Records:
+-------+

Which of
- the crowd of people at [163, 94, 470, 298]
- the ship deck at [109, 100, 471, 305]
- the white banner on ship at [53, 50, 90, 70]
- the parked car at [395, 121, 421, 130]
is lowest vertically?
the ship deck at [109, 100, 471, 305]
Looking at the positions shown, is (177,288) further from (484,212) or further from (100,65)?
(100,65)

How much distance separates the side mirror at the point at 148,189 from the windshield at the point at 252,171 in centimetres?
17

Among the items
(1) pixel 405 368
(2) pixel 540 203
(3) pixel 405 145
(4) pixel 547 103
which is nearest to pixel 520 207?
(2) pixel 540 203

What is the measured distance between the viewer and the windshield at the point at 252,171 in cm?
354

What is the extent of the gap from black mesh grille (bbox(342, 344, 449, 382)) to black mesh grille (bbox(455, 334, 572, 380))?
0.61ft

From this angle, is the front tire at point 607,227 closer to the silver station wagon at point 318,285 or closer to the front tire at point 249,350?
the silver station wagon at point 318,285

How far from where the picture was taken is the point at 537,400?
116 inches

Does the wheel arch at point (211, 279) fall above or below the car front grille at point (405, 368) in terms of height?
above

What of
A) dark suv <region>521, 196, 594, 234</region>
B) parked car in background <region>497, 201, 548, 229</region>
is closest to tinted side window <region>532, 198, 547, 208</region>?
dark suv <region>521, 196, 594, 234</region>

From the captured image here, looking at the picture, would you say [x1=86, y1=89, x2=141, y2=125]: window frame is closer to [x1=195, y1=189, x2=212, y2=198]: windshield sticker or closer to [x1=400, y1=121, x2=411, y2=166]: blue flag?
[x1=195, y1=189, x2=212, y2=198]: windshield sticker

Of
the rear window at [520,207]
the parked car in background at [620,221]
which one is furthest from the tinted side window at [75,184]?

+-------+

**Aim:** Copy everything from the line containing "From this angle, is" down to the end of the records, and change "front tire" to "rear tire". Leave all other wording as it is.

**Exercise solution:**
From this angle, is the rear tire at point 607,227 closer to the silver station wagon at point 318,285 or closer to the rear tire at point 249,350?
the silver station wagon at point 318,285

How far from where the picture was taken is the point at 537,400?
116 inches

Does the wheel arch at point (211, 279) fall above or below the car front grille at point (405, 368) in terms of height?
above

What of
A) dark suv <region>521, 196, 594, 234</region>
B) parked car in background <region>497, 201, 548, 229</region>
is closest to tinted side window <region>532, 198, 547, 208</region>?
dark suv <region>521, 196, 594, 234</region>

From the captured image here, looking at the picture, would you say [x1=86, y1=89, x2=141, y2=125]: window frame is closer to [x1=195, y1=189, x2=212, y2=198]: windshield sticker or closer to [x1=400, y1=121, x2=411, y2=166]: blue flag?
[x1=195, y1=189, x2=212, y2=198]: windshield sticker

Of
the rear window at [520,207]
the parked car in background at [620,221]
which one is furthest from the tinted side window at [75,184]?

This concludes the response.